Caminhávamos com um grupo de amigos nas proximidades do hotel, quando um senhor de idade veio em nossa direção e gritou algo contra nossa presença ali. À noite, nem cercado de militares carregando fuzis, sentíamo-nos confortáveis. O desfile de abertura do torneio aconteceu justamente na praça do homem berinjela. Ao término, quando não conseguíamos localizar o motorista do ônibus que nos transportou, pensamos em voltar a pé – um percurso de não mais do que 1,5 km. Já era noite e resolvemos perguntar para um policial que fazia a segurança do evento se ele acreditava que podíamos caminhar com tranquilidade até o hotel. O policial recomendou que não o fizéssemos, mas não se ofereceu para nos acompanhar. Uma estranha sensação de insegurança pairava permanentemente no ar.

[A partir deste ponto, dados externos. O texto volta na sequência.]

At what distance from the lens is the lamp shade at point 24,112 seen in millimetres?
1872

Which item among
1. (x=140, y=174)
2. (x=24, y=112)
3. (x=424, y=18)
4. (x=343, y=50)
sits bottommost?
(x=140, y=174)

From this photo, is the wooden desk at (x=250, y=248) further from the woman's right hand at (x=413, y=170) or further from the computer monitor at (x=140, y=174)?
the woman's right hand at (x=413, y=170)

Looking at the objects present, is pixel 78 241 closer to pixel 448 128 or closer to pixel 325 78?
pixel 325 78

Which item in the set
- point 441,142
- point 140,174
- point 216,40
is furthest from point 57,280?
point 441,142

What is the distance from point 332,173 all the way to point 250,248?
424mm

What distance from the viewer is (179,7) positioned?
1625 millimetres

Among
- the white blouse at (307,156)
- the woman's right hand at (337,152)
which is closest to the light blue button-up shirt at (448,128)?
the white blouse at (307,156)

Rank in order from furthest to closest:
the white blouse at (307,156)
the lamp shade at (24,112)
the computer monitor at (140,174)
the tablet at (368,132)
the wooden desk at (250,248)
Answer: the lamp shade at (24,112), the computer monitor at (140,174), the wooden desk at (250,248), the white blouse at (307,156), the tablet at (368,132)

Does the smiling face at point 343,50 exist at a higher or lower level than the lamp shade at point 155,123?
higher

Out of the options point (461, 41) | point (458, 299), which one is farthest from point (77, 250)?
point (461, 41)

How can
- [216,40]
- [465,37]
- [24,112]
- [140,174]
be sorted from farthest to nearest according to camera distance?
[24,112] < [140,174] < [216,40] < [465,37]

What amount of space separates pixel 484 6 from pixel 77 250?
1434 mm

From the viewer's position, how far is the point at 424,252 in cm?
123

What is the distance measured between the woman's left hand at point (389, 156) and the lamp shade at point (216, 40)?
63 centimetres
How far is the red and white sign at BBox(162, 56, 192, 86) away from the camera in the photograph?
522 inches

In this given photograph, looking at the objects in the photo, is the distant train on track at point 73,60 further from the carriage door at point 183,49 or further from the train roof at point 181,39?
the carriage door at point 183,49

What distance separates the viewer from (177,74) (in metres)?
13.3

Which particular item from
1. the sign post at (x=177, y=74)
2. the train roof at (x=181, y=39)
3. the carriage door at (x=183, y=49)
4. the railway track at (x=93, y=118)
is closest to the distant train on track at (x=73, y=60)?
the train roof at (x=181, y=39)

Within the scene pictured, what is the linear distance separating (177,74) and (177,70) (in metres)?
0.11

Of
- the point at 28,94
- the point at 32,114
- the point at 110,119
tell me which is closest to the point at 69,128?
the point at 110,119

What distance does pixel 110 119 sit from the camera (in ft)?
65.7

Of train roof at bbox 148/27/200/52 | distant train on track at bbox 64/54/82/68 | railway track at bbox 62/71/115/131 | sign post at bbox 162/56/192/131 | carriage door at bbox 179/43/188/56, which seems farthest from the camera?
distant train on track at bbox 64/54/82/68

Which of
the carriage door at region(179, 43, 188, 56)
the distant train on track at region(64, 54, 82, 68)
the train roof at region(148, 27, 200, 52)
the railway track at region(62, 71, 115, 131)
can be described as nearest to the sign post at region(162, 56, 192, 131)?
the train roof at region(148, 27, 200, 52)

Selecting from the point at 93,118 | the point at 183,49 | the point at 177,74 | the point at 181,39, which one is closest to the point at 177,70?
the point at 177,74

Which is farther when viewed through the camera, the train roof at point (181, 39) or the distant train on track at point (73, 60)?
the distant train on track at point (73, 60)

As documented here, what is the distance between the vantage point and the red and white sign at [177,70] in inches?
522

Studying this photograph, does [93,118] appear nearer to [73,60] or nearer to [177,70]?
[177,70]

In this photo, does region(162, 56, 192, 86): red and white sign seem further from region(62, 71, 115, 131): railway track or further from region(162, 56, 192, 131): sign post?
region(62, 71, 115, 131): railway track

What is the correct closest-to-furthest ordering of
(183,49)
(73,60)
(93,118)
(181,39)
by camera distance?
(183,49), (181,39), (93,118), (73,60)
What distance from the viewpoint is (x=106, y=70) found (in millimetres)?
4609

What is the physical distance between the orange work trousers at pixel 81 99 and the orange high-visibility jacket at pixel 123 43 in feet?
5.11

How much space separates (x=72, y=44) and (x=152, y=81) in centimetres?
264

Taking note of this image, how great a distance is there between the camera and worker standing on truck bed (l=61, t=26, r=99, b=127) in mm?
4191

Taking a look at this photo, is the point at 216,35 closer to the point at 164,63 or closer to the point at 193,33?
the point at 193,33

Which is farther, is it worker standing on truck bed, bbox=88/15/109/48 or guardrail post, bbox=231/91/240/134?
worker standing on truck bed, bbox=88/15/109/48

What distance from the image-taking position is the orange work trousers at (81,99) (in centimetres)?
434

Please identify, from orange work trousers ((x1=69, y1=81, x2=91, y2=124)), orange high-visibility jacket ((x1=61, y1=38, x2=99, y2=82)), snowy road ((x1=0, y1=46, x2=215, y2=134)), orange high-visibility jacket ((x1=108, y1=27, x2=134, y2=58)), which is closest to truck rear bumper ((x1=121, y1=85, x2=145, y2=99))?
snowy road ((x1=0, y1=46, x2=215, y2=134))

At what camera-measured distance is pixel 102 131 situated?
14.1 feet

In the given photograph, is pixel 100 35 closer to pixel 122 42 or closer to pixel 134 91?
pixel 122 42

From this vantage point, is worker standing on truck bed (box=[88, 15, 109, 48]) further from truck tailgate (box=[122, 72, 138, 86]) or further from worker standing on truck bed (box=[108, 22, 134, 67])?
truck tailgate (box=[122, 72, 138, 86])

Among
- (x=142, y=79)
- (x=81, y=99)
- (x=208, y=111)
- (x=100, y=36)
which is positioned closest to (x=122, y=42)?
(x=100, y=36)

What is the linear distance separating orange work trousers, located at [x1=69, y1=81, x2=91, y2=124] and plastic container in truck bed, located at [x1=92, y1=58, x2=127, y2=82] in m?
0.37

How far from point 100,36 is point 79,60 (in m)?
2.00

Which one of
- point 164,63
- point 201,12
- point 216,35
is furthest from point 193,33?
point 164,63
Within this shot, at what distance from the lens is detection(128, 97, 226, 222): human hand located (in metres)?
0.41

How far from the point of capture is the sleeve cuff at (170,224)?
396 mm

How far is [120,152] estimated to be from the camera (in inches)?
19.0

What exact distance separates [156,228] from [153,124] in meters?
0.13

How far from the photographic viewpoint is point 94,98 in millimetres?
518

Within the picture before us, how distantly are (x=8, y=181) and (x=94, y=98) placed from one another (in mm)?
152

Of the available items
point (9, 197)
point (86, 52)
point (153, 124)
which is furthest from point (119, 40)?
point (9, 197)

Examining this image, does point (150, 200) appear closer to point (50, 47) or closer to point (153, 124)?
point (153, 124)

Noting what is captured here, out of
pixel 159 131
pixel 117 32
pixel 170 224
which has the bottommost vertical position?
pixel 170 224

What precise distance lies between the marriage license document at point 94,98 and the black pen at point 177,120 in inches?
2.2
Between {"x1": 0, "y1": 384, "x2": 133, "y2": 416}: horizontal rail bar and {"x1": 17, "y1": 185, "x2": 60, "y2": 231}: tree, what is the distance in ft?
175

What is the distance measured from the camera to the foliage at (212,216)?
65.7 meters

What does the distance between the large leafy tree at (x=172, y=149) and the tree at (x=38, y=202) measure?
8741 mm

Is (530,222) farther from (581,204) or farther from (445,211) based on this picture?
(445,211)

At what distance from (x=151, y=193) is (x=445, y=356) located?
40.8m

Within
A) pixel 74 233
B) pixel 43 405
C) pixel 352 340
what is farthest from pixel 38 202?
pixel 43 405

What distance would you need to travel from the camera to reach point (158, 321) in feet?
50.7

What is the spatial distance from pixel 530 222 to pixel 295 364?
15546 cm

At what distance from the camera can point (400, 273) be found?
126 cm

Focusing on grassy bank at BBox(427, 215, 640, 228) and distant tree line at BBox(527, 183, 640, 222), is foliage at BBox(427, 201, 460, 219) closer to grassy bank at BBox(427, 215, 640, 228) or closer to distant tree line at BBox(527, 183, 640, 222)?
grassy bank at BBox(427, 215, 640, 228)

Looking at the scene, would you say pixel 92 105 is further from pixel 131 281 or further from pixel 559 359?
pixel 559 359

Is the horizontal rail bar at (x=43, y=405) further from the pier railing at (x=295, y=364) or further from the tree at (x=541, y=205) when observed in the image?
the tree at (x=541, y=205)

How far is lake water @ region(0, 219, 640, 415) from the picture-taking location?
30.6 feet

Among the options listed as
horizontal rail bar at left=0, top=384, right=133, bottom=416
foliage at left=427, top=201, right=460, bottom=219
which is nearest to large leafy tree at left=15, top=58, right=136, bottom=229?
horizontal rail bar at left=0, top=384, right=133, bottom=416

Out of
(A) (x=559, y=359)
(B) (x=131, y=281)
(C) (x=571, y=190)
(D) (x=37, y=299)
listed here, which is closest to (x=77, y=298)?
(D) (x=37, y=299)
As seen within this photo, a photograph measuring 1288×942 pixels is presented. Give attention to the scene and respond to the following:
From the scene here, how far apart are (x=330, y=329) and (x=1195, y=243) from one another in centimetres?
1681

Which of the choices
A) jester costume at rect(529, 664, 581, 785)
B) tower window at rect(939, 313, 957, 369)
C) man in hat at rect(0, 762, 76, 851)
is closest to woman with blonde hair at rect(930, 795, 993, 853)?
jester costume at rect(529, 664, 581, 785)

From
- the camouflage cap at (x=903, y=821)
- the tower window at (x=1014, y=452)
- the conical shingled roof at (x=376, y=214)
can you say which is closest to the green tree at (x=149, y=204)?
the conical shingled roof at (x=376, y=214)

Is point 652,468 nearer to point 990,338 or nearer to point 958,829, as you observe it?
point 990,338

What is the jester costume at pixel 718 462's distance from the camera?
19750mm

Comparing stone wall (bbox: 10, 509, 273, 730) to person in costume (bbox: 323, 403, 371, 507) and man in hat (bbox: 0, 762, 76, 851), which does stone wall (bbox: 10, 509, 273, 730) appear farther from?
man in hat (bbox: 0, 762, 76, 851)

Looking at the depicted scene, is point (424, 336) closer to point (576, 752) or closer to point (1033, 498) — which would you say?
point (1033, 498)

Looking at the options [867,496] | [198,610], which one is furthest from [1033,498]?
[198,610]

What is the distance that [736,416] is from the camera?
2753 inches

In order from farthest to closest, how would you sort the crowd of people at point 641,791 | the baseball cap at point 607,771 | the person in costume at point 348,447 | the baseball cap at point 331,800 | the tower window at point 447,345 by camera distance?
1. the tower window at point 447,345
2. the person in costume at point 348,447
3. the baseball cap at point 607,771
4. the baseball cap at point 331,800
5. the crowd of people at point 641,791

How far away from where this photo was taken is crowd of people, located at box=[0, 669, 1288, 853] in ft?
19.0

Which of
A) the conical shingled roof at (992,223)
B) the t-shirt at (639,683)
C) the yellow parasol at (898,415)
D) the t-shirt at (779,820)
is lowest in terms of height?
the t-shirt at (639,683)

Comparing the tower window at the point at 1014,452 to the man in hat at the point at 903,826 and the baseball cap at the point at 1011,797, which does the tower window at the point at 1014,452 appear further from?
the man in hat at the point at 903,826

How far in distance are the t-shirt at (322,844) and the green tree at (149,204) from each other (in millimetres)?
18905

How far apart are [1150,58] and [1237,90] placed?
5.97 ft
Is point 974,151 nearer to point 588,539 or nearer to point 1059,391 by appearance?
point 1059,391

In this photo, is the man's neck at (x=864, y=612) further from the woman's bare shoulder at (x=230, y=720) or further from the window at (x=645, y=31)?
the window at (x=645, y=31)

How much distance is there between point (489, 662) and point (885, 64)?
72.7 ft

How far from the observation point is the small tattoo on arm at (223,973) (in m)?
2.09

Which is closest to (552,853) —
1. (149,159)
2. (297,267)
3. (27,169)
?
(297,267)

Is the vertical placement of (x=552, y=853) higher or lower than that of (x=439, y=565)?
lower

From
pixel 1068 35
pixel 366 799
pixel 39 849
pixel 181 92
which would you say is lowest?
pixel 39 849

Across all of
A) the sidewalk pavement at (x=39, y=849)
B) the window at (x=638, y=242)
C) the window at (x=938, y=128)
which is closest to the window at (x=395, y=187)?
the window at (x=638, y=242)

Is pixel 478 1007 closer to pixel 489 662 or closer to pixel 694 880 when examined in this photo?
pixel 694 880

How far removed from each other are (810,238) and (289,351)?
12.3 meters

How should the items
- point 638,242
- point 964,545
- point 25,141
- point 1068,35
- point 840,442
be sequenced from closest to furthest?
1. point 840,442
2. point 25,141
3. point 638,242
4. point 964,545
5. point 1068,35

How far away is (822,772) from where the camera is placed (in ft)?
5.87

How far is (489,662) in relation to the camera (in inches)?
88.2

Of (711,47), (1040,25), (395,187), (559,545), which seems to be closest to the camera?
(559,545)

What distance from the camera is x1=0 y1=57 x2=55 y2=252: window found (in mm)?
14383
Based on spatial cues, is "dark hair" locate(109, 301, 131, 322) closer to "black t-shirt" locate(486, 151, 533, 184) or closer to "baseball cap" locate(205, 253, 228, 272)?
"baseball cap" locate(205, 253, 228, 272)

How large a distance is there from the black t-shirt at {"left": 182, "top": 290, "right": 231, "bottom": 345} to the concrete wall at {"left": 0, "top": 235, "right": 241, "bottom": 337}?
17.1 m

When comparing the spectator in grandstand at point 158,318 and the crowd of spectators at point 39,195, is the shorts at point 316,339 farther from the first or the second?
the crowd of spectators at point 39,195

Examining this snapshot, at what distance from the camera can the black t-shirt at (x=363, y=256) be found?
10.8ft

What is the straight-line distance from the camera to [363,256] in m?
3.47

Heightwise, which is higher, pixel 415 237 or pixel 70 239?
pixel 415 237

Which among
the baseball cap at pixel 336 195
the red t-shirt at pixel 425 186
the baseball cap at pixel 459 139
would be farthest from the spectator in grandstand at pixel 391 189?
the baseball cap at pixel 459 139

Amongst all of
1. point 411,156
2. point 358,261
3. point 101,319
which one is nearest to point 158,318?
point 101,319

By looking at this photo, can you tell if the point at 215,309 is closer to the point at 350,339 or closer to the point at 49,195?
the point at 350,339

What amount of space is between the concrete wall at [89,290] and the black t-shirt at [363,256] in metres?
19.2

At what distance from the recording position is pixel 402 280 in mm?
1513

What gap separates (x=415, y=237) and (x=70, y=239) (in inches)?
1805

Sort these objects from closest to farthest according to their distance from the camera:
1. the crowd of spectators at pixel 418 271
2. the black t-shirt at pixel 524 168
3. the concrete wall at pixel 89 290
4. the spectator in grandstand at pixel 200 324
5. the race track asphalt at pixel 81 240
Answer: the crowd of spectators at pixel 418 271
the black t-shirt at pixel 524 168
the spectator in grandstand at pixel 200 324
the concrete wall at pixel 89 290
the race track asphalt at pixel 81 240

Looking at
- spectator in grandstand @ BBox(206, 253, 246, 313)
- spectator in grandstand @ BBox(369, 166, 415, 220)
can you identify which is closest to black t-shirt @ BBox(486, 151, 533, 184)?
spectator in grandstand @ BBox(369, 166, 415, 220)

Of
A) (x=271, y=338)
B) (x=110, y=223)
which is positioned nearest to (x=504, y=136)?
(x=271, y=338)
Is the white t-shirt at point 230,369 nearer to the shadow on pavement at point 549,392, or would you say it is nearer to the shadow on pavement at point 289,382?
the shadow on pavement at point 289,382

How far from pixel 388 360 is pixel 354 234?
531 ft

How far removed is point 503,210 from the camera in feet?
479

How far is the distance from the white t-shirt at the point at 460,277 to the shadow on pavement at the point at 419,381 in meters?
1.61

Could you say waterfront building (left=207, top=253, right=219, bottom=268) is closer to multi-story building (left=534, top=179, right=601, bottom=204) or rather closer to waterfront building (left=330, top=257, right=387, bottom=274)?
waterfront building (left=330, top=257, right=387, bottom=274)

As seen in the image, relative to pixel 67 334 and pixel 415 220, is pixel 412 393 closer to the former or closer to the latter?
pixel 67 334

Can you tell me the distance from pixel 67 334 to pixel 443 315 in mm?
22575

No aeroporto, pegamos um vôo para Nova Iorque onde eu, minha esposa e meus filhos éramos os únicos de pele clara. Na fila para o embarque, um oficial da segurança nos apontou um dedo ameaçador. Ele falava um inglês de difícil compreensão, mas deixou claro que se tratava de algum problema com meu filho de 14 anos. Acompanhei-o em uma sala, onde o garoto foi interrogado e teve sua raqueteira minuciosamente revistada. O policial deu a entender que procurava por drogas. Por que nós? Eu pensava. No meio de tanta gente, por que só nós? Como, em nenhum momento, ele justificou o procedimento, conclui que a razão era a nossa cor.

Embora eu também tenha tido inúmeras experiências agradáveis durante nossa estada em Kingston, onde conhecemos gente muito cordial e hospitaleira, essas situações mais tensas me transportaram para o que imagino ser o preconceito vivido por pessoas de pele escura em países dominados por pessoas de pele clara. E aí ficou claro para mim que, mesmo que o outro me defina pela minha pele, eu não sou a minha pele. Minha pele faz parte do que sou, mas sou muito mais do que uma pele. Minha pele já foi amarela, exposta ao sol intenso, ficou rosa, descascou como nas cobras, está hoje cheia de pintas e caminha lentamente para em algum momento se desfazer, quando, enfim, não será mais pele nem terá mais cor alguma. E, a propósito, meu filho que ostenta uma pele clara como a neve, teve um tataravô por parte de mãe tão negro quanto a mãe africana de Bob Marley.